A farm. A field. A canyon. A pool. Even a driveway. As NFL players wait for a return to normalcy before the 2020 regular season begins, they have had to get creative with how and where they train.
The ripple effects of these unprecedented times -- nationwide social distancing during the coronavirus pandemic and an unknown timetable for a vaccine -- have altered the professional sports landscape, and the NFL is no exception.

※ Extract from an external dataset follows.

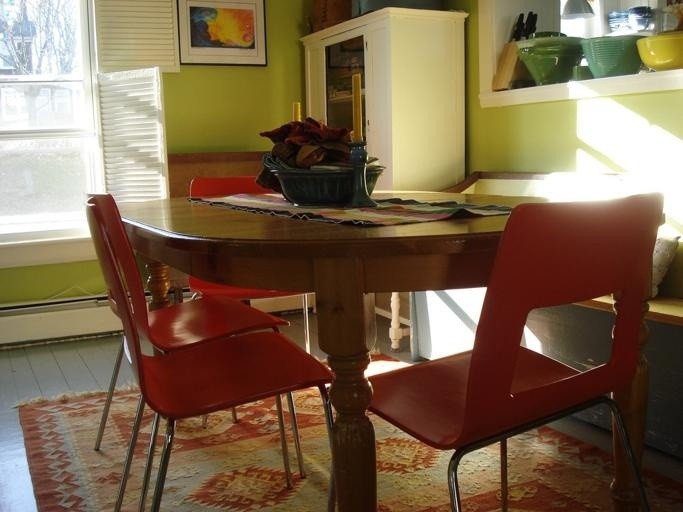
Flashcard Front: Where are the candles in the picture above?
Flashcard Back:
[292,103,300,124]
[353,73,363,143]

NFL commissioner Roger Goodell authorized the reopening of all team facilities this week, in accordance with state and local regulations, although coaches and players who are not undergoing rehabilitation are prohibited from entering team buildings. While a handful of clubs took advantage of this allowance, states such as New York, New Jersey, Massachusetts, Virginia, Michigan, Illinois, Washington and California are still imposing heavier restrictions that affect a dozen team facilities.
These inconsistent regulations have also changed the responsibilities of NFL strength trainers, who have spent time remotely assessing the workout needs of players, including their access to resources, as well as acting as liaisons for online equipment purchases. NFL teams were permitted to provide each player with up to $1,500 worth of workout equipment. Nevertheless, players have had to find inventive ways to stay in shape.
Minnesota Vikings quarterback Kirk Cousins uses his parents' driveway as his outdoor gym. New York Giants wide receiver Golden Tate mowed a track into a steep canyon near his home. Pittsburgh Steelers wide receiver James Washington designed a training regimen on his Texas farm. New Orleans Saints linebacker Demario Davis has his personal trainers living with him. Giants linebacker Blake Martinez became the beneficiary of a state-of-the-art gym. And Cleveland Browns punter Jamie Gillan grabbed some beers and built a "grubby" garage gym.
Even though players' locations, living situations and resources differ, there's a lesson shared by all: There are no excuses.
The playful jab is uttered without warning, hurled from the driver's side of a passing vehicle.
"Go Pack, go!"
And in that moment of lighthearted jest, Kirk Cousins can only ignore it. He knows the stop sign in front of the house makes him a sitting duck every morning.
Four times a week, starting promptly at 9 a.m., the Vikings quarterback gathers equipment from the garage and arranges it neatly on the long, curved pavement leading from his parents' house to the sidewalk. Resting on a wooden chair is his laptop, connected by videoconference to his longtime personal trainer, Chad Cook, who is 450 miles away in Atlanta. This is a glimpse into what constitutes the 2020 NFL offseason.
"I like my privacy, so being out in the driveway, on display for the whole neighborhood to see is probably less than ideal. But desperate times call for desperate measures," Cousins said with a smile during a recent ESPN interview. "If it means a guy drives by in a truck and yells, 'Go Pack, go!' at me while we're working out, then so be it."
The manicured lawns of this Orlando, Florida, suburb serve as a backdrop to Cousins' regimen and his attempt at normalcy in the midst of the coronavirus pandemic.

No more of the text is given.